Bullish bets wagered by hedge funds are now at a 16-month high, after a record increase in net long positions over the past three weeks
Bullish bets wagered by hedge funds are now at a 16-month high, after a record increase in net long positions over the past three weeks of some 488 tonnes. This time last year gold futures speculators were net short – bets that gold can be bought back cheaper in future – 317 tonnes of gold.
On Friday, investors poured a record $1.6 billion into SPDR Gold Shares (GLD), the largest physically-backed gold exchange traded fund. That was the largest inflow since the launch of the fund in 2004.
Gold bulls bought just over 35 tonnes of the metal on Friday bringing total holdings in GLD to just shy of 800 tonnes or 25.7m troy ounces, a third of the total held by the dozens of gold ETFs listed globally.
Gold ETFs were credited for a big portion of gold’s uninterrupted 12-year bull run, because ETFs make it so easy to invest in the yellow metal. (And to cash out as gold’s 2013 annus horribilis so clearly showed.)
While launched a full 18 months after the first physically backed gold ETF was created in Australia, GLD quickly dominated the market.
GLD was listed on 18 November 2004 and enjoyed a pretty good first day. Investors bought just over 8 tonnes or 260,000 ounces of gold affording the fund a net asset value of $115 million.
In August 2011 when gold was hitting record highs GLD became the largest ETF in the world briefly surpassing the venerable SPDR S&P 500 trust’s net asset value
A mere two days later it would cross the $1 billion mark and by the time Thanksgiving arrived the following week gold bugs had snapped up more than 100 tonnes. The 1,000 tonne market would be crossed in February 2009.

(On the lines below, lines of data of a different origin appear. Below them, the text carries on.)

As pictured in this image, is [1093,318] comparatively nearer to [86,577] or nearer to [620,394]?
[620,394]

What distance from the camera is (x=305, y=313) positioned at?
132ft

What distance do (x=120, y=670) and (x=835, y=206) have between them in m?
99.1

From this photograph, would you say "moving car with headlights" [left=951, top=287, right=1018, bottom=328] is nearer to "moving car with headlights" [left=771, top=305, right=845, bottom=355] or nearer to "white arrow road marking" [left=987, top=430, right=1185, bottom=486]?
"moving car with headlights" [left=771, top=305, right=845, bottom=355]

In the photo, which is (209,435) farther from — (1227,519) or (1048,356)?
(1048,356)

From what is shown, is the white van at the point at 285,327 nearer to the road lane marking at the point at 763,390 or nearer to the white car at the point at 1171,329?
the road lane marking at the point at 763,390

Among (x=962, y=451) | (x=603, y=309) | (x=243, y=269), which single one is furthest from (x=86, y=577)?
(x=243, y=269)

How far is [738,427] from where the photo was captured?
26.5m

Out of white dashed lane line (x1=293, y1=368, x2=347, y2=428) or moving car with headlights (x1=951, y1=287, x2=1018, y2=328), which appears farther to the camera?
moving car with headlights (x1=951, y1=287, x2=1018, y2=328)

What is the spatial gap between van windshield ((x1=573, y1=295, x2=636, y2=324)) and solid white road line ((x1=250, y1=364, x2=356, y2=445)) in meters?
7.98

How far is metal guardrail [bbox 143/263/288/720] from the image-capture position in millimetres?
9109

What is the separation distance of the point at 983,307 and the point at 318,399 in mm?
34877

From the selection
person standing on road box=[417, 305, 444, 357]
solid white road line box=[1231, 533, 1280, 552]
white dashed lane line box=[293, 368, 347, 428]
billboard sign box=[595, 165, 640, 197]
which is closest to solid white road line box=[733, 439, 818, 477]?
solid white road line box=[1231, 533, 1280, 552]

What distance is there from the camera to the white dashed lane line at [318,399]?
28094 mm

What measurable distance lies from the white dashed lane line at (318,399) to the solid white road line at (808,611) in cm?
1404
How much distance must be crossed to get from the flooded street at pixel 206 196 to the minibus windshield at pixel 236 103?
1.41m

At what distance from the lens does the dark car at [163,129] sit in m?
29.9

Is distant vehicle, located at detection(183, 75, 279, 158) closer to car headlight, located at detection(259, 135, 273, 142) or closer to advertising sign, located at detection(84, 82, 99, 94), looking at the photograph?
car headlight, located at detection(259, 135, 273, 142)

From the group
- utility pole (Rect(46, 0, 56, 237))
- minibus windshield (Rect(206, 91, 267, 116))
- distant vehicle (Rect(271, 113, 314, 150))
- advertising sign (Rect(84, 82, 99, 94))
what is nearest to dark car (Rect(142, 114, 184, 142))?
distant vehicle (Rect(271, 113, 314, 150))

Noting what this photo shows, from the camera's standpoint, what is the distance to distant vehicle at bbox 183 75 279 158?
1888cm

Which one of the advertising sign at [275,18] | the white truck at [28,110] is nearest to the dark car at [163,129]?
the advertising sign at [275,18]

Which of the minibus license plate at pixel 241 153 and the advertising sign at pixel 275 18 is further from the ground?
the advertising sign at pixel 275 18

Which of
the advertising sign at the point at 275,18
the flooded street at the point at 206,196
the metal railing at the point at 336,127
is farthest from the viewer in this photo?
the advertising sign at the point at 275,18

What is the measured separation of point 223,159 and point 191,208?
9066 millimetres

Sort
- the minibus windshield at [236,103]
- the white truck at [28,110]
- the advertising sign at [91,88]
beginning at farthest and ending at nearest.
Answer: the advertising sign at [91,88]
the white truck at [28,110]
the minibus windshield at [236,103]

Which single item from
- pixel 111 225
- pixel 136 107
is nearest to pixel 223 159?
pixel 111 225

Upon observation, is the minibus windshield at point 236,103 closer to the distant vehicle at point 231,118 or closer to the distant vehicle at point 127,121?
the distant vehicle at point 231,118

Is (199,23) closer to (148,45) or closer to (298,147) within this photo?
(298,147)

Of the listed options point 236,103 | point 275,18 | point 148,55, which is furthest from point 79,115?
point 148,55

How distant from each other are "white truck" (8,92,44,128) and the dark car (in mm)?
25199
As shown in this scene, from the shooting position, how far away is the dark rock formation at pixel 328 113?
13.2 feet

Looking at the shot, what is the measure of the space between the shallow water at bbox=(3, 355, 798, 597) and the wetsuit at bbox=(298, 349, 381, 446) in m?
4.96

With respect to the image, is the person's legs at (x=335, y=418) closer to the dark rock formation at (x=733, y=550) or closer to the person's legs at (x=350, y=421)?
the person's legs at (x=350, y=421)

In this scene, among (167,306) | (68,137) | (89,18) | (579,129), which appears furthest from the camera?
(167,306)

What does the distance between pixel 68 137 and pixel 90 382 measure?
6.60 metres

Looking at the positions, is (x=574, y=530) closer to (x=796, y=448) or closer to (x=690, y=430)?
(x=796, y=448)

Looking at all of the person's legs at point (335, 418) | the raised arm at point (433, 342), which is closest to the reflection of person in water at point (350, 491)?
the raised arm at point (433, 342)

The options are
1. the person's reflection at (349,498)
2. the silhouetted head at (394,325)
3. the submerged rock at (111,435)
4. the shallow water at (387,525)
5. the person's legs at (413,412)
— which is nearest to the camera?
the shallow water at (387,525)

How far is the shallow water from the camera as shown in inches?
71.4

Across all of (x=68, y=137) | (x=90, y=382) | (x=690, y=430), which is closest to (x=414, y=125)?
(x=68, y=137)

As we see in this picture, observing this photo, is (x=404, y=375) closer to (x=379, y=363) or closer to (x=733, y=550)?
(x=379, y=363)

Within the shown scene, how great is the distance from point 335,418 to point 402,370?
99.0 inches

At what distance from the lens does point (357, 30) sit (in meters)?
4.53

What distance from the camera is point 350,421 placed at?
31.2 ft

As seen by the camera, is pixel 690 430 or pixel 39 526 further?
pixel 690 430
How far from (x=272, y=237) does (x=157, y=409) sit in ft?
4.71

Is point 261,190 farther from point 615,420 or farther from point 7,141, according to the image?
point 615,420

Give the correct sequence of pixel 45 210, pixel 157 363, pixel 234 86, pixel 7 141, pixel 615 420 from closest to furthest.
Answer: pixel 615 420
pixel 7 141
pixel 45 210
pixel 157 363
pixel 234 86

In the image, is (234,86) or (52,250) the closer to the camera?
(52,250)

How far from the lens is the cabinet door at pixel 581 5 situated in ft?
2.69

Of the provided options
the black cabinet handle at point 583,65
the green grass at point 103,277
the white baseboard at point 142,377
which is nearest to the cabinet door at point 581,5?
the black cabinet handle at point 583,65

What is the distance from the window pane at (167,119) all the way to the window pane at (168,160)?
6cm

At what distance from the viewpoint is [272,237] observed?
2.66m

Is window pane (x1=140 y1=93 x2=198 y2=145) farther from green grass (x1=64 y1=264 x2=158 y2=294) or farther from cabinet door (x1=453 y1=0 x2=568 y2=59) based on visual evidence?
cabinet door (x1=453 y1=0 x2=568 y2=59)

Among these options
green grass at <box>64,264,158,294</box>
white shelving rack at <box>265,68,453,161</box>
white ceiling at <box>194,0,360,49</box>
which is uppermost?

On August 22, 2011 when gold was hitting record highs above $1,900 an ounce GLD became the largest ETF in the world briefly surpassing the venerable SPDR S&P 500 trust (assets today $265 billion) at a net asset value of $77.5 billion.
Gold holdings in the trust would peak more than a year later in December 2012 at 1,353 tonnes or 43.5 million ounces. Global ETFs hit a record 2,632 tonnes or 93 million ounces of gold at the time.
Those who got in on the GLD ground floor are enjoying returns of more than 200%. That handily beats the returns of the S&P 500 since November 2004, even as the index hits fresh all-time records.